Glaumann H, Ericsson J L
J Cell Biol. 1970 Dec;47(3):555-67. doi: 10.1083/jcb.47.3.555.
A comparative biochemical and radioautographic in vivo study was performed to identify the site of synthesis and route of migration of albumin in the parenchymal liver cell after labeling with leucine-(14)C or leucine-(3)H via the portal vein. Free cytoplasmic ribosomes, membrane-bound ribosomes, rough- and smooth-surfaced microsomes, and Golgi membranes were isolated. The purity of the Golgi fraction was examined morphologically and biochemically. After administration of leucine-(14)C, labeled albumin was extracted, and the sequence of transport was followed from one fraction to the other. Approximately 2 min after the intravenous injection, bound ribosomes displayed a maximal rate of leucine-(14)C incorporation into albumin. 4 min later, a peak was reached for rough microsomes. Corresponding maximal activities for smooth microsomes were recorded at 15 min, and for the Golgi apparatus at approximately 20 min. The relative amount of albumin, calculated on a membrane protein basis, was higher in the Golgi fraction than in the microsomes. By radioautography the silver grains were preferentially localized over the rough-surfaced endoplasmic reticulum at the 5 min interval. Apparent activity in the Golgi zone was noted 9 min after the injection; at 15 and 20 min, the majority of the grains were found in this location. Many of the grains associated with the Golgi apparatus were located over Golgi vacuoles containing 300-800 A electron-opaque bodies. It is concluded that albumin is synthesized on bound ribosomes, subsequently is transferred to the cavities of rough-surfaced endoplasmic reticulum, and then undergoes migration to the smooth-surfaced endoplasmic reticulum and the Golgi apparatus. In the latter organelle, albumin can be expected to be segregated together with very low density lipoprotein in vacuoles known to move toward the sinusoidal portion of the cell and release their content to the blood.
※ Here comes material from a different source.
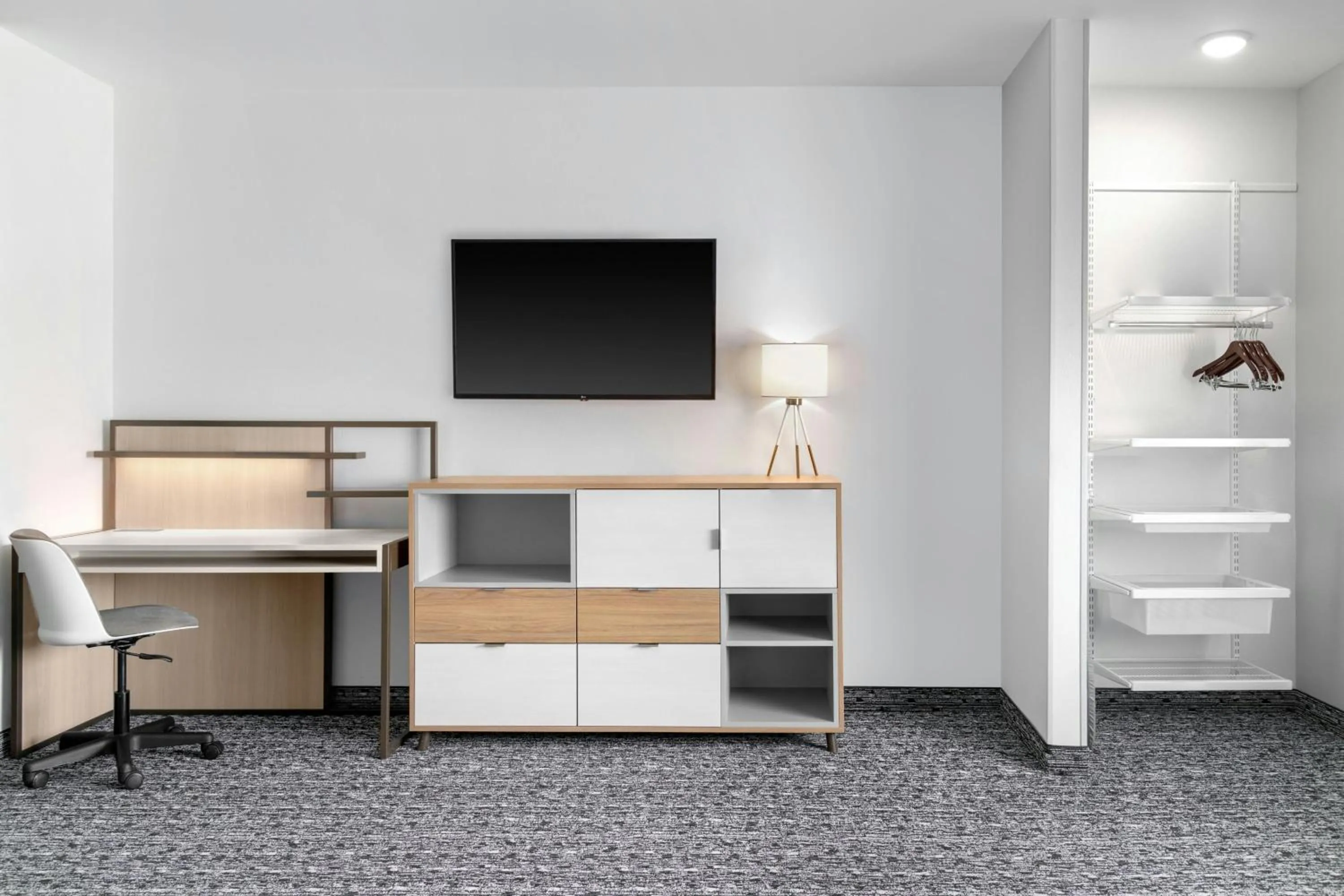 Photo of the whole room in TownePlace Suites by Marriott Detroit Taylor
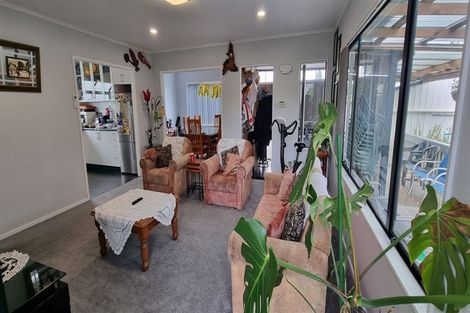 Photo of property in 8a Fruitvale Road, New Lynn, Auckland, 0600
进行了一项比较性的生物化学和放射自显影体内研究,以确定经门静脉用亮氨酸 -(14)C 或亮氨酸 -(3)H 标记后,实质肝细胞中白蛋白的合成部位和迁移途径。分离出游离细胞质核糖体、膜结合核糖体、粗面和滑面微粒体以及高尔基体膜。从形态学和生物化学方面检查了高尔基体部分的纯度。给予亮氨酸 -(14)C 后,提取标记的白蛋白,并追踪其从一个部分到另一个部分的运输顺序。静脉注射后约 2 分钟,结合核糖体将亮氨酸 -(14)C 掺入白蛋白的速率达到最大值。4 分钟后,粗面微粒体达到峰值。滑面微粒体在 15 分钟时记录到相应的最大活性,高尔基体在约 20 分钟时达到最大活性。以膜蛋白为基础计算,高尔基体部分中白蛋白的相对含量高于微粒体。通过放射自显影,在 5 分钟间隔时,银颗粒优先定位在粗面内质网上。注射后 9 分钟在高尔基体区域观察到明显活性;在 15 分钟和 20 分钟时,大部分颗粒位于该位置。与高尔基体相关的许多颗粒位于含有 300 - 800 Å 电子不透明体的高尔基体液泡上。得出的结论是,白蛋白在结合核糖体上合成,随后转移到粗面内质网腔中,然后迁移到滑面内质网和高尔基体。在后者的细胞器中,预计白蛋白会与极低密度脂蛋白一起在已知向细胞窦状部分移动并将其内容物释放到血液中的液泡中分离。